My phal started developing a flower spike last August. The spike continued to grow and finally fully developed its beautiful flowers around October, I think. They fell off today, June 22nd. So, from beginning to end, it was almost a year with gorgeous flowers that lasted about 8 months! Is this typical? I'm very good at growing phals, but it is pure instinct. I don't actually know that much about orchids -- I just love them and have great luck in growing them (I have 3 blooming right now).

Comments (4)

  • 9 years ago

    I'd say that many bloom for 6 months or more provided they are kept in a consistent environment.

  • 9 years ago
    last modified: 9 years ago

    Phalaenopsis Nancy Am x equestris. I suspect that equestris adds a bit of "easy growing" and branching spikes

    In theory, some will bloom forever because they will bloom from a new flowering stem grown from a node.

    This discussion will go on forever because some growers are quite happy getting a bloom no matter what.

    Going back many years, I will relate the story of Betty, a lovely lady who was the Champion Orchid grower of a local Society. She had this species Phalaenopisis which was a sequential bloomer. It had a few dispirited blooms at the end of a long long spike and she would bench it month after month year after year to get a few benching points.

    One of my Phals is about to bloom (pic. above) and after enjoying the blooms and benching it at a local orchid society for a few months and maybe putting it in an orchid show I am going to say thank you and go snip.

    I has a few weeks to go before it blooms and has a secondary flowering spike forming so in theory it could be in bloom for ages.

    Another grower has a Phal. House and belongs to many orchid Societies, he exhibits his orchids at various orchid shows over a period of about 3 months and at the end of the orchid show season he goes SNIP.

  • 9 years ago

    When I kept my orchids in one location, they would bloom really well, the flowers would last 3-4 months, and then be done. The spike would turn brown, and I would snip it. When I had to relocate them, they bloomed with far fewer flowers. However, when the flowers started fading, I noticed that about 2 months in, more buds started developing at the end. A month later, more flowers! Both times this happened, the second round had more blooms than the first. It happened to three different phals this way, and so I had flowers for about 7 months!

    Honestly, I'd rather one fierce blooming, and then cut the spike. One of my phals would get branching spikes with 20+ flowers on it. It was glorious. This time it was only 7, followed by 12 flowers 3 months later. It's weird and I'm not sure why it's happening.
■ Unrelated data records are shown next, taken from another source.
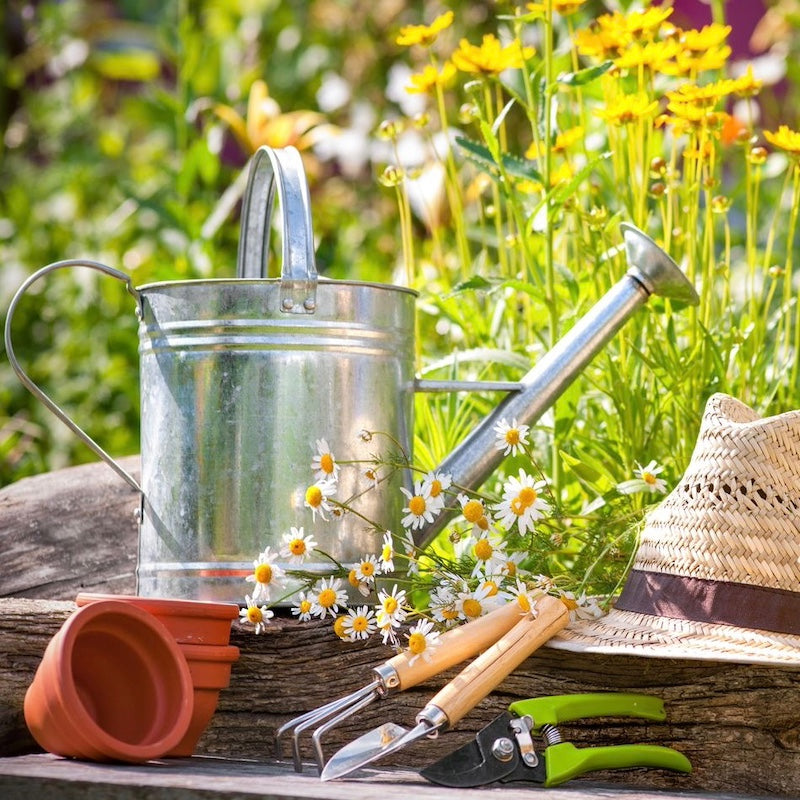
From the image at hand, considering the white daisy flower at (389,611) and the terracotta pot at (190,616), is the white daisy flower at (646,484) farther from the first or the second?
the terracotta pot at (190,616)

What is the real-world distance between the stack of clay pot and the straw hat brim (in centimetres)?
34

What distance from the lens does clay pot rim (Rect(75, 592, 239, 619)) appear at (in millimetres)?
1148

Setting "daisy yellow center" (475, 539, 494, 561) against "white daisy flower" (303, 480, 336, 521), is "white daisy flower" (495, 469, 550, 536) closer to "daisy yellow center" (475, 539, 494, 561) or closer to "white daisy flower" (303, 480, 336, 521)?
"daisy yellow center" (475, 539, 494, 561)

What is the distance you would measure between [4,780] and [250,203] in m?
0.82

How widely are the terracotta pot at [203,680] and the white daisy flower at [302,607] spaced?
91 millimetres

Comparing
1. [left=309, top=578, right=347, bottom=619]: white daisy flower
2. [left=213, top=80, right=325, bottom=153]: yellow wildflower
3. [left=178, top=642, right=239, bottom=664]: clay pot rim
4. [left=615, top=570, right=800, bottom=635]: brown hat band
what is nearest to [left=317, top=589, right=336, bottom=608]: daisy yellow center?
[left=309, top=578, right=347, bottom=619]: white daisy flower

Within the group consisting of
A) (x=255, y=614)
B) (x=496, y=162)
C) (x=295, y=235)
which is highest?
(x=496, y=162)

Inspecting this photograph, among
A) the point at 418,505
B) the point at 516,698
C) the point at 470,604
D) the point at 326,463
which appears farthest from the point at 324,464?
the point at 516,698

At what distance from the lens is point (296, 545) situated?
1.23 meters

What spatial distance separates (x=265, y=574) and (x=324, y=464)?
13 cm

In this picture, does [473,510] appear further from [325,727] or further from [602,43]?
[602,43]

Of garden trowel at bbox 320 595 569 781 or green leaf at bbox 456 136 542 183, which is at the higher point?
green leaf at bbox 456 136 542 183

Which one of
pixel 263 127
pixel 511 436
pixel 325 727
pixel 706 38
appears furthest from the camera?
pixel 263 127

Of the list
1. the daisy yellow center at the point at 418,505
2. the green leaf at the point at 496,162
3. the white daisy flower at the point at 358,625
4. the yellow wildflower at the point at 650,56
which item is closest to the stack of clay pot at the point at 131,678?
the white daisy flower at the point at 358,625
Another is quite tiny but its flowers are small and gorgeous. It used to give 7-8 flowers. This time it was only 3. Followed by 4 a few months later. Since there were always buds, there was never an opportunity to cut the spike. It's odd.

  • 9 years ago

    As long as the spike is green it will make more buds, usually smaller flowers on the end of a long, bare spike. Not to my liking so I do as ArthurM, snip, snip.

    I like to have new spikes with lots of flowers.